BEGIN
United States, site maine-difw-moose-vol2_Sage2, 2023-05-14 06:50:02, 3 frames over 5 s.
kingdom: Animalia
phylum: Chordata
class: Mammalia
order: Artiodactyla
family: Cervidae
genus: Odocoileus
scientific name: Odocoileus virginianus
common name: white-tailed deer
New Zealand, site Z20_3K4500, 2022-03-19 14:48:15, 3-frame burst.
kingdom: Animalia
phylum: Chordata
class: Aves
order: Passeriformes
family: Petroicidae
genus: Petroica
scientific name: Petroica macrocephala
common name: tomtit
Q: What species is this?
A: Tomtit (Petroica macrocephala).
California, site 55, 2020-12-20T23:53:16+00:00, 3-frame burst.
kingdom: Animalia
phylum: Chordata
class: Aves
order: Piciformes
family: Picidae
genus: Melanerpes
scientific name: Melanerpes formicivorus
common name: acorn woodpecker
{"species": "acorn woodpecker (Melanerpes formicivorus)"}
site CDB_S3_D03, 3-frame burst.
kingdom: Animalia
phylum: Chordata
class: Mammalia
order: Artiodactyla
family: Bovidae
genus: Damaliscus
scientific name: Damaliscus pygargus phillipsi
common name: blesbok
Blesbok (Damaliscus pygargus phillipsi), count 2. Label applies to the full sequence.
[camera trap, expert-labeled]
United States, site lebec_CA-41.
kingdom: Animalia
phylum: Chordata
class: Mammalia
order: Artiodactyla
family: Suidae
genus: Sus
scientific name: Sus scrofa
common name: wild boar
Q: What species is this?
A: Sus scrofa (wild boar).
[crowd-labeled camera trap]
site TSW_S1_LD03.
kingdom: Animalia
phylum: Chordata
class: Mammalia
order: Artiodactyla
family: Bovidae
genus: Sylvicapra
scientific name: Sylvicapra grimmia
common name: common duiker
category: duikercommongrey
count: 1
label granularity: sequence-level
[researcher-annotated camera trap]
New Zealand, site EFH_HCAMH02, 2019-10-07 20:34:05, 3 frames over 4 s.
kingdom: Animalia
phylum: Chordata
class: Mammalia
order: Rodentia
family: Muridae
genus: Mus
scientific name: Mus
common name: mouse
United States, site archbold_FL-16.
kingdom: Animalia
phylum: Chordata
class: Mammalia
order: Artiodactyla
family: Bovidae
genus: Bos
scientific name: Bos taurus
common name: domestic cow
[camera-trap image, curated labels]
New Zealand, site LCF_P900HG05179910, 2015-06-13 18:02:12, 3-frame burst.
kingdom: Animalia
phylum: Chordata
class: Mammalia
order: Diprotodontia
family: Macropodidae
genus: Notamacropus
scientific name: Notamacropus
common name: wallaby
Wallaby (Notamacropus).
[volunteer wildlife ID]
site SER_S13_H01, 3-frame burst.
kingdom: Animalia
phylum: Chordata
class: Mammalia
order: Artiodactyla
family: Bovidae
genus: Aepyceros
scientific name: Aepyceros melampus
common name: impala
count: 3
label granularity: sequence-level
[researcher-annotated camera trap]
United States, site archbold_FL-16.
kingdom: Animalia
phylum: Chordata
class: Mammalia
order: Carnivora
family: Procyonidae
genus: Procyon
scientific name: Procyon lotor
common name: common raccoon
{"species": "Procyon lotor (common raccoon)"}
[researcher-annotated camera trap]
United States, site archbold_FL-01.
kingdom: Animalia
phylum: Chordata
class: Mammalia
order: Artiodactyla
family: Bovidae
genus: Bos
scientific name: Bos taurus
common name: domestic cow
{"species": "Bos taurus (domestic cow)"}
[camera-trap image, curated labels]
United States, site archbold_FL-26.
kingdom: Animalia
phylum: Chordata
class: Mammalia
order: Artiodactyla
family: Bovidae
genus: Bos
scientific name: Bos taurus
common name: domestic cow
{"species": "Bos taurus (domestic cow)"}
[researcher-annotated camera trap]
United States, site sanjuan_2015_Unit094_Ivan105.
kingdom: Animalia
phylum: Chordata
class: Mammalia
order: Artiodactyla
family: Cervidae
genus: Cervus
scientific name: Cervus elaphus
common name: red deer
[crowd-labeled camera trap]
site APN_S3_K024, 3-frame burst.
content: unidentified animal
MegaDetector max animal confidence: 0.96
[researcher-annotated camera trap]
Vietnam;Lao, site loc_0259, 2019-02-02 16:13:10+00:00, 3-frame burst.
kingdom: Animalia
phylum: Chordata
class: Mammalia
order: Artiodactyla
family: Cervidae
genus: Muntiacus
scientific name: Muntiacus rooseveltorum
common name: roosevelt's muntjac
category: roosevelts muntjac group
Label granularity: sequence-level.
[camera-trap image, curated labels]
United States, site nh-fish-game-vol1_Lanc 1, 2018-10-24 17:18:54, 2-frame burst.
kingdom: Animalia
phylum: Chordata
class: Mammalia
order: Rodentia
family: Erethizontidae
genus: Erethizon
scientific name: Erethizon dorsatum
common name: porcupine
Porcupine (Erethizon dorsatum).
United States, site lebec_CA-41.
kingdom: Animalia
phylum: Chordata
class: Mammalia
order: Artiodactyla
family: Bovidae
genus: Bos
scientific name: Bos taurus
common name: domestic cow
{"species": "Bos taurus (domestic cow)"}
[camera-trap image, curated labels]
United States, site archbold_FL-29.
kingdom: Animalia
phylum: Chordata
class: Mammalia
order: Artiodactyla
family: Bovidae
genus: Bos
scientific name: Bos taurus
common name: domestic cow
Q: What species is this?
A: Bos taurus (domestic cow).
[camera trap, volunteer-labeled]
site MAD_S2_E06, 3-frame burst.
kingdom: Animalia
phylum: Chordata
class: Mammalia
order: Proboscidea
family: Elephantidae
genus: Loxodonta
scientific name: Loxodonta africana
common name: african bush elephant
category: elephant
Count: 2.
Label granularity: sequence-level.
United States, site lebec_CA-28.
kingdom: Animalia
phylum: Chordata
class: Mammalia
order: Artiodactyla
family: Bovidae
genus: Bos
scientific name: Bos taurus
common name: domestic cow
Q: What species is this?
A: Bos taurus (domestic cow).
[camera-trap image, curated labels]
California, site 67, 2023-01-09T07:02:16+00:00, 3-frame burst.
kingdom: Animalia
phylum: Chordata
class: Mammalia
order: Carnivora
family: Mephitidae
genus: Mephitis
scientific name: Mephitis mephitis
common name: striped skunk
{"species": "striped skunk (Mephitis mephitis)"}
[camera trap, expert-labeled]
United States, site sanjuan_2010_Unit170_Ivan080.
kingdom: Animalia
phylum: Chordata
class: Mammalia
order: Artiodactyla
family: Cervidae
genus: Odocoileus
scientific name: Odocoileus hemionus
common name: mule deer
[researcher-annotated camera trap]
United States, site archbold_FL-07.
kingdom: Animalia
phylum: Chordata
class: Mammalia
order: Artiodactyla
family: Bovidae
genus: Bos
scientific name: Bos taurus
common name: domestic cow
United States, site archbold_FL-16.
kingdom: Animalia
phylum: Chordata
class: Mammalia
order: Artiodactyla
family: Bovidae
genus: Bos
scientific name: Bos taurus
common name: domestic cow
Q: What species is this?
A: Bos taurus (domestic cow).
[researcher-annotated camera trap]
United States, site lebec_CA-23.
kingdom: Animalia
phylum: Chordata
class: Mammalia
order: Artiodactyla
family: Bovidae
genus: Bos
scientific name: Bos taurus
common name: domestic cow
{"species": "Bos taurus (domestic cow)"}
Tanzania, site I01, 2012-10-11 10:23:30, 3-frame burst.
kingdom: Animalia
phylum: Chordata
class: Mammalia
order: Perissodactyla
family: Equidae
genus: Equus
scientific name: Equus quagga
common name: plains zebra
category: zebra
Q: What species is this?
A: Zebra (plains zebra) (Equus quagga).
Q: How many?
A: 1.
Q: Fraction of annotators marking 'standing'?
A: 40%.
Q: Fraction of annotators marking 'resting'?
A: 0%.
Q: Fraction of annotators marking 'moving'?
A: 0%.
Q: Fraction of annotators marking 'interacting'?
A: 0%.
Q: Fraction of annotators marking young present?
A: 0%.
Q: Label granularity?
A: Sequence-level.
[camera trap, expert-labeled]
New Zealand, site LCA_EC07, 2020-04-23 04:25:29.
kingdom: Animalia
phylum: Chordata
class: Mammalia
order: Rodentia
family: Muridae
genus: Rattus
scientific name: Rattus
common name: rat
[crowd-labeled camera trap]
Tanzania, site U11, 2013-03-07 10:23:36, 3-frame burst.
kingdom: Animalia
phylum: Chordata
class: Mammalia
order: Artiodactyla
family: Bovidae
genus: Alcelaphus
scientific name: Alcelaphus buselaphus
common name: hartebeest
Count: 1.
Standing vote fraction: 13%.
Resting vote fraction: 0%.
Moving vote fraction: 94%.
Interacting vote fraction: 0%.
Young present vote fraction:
END
Using the entries above, repeat only the lines from the one containing "order: Proboscidea" through the one containing "A: Sequence-level.", end lines included.

order: Proboscidea
family: Elephantidae
genus: Loxodonta
scientific name: Loxodonta africana
common name: african bush elephant
category: elephant
Count: 2.
Label granularity: sequence-level.
United States, site lebec_CA-28.
kingdom: Animalia
phylum: Chordata
class: Mammalia
order: Artiodactyla
family: Bovidae
genus: Bos
scientific name: Bos taurus
common name: domestic cow
Q: What species is this?
A: Bos taurus (domestic cow).
[camera-trap image, curated labels]
California, site 67, 2023-01-09T07:02:16+00:00, 3-frame burst.
kingdom: Animalia
phylum: Chordata
class: Mammalia
order: Carnivora
family: Mephitidae
genus: Mephitis
scientific name: Mephitis mephitis
common name: striped skunk
{"species": "striped skunk (Mephitis mephitis)"}
[camera trap, expert-labeled]
United States, site sanjuan_2010_Unit170_Ivan080.
kingdom: Animalia
phylum: Chordata
class: Mammalia
order: Artiodactyla
family: Cervidae
genus: Odocoileus
scientific name: Odocoileus hemionus
common name: mule deer
[researcher-annotated camera trap]
United States, site archbold_FL-07.
kingdom: Animalia
phylum: Chordata
class: Mammalia
order: Artiodactyla
family: Bovidae
genus: Bos
scientific name: Bos taurus
common name: domestic cow
United States, site archbold_FL-16.
kingdom: Animalia
phylum: Chordata
class: Mammalia
order: Artiodactyla
family: Bovidae
genus: Bos
scientific name: Bos taurus
common name: domestic cow
Q: What species is this?
A: Bos taurus (domestic cow).
[researcher-annotated camera trap]
United States, site lebec_CA-23.
kingdom: Animalia
phylum: Chordata
class: Mammalia
order: Artiodactyla
family: Bovidae
genus: Bos
scientific name: Bos taurus
common name: domestic cow
{"species": "Bos taurus (domestic cow)"}
Tanzania, site I01, 2012-10-11 10:23:30, 3-frame burst.
kingdom: Animalia
phylum: Chordata
class: Mammalia
order: Perissodactyla
family: Equidae
genus: Equus
scientific name: Equus quagga
common name: plains zebra
category: zebra
Q: What species is this?
A: Zebra (plains zebra) (Equus quagga).
Q: How many?
A: 1.
Q: Fraction of annotators marking 'standing'?
A: 40%.
Q: Fraction of annotators marking 'resting'?
A: 0%.
Q: Fraction of annotators marking 'moving'?
A: 0%.
Q: Fraction of annotators marking 'interacting'?
A: 0%.
Q: Fraction of annotators marking young present?
A: 0%.
Q: Label granularity?
A: Sequence-level.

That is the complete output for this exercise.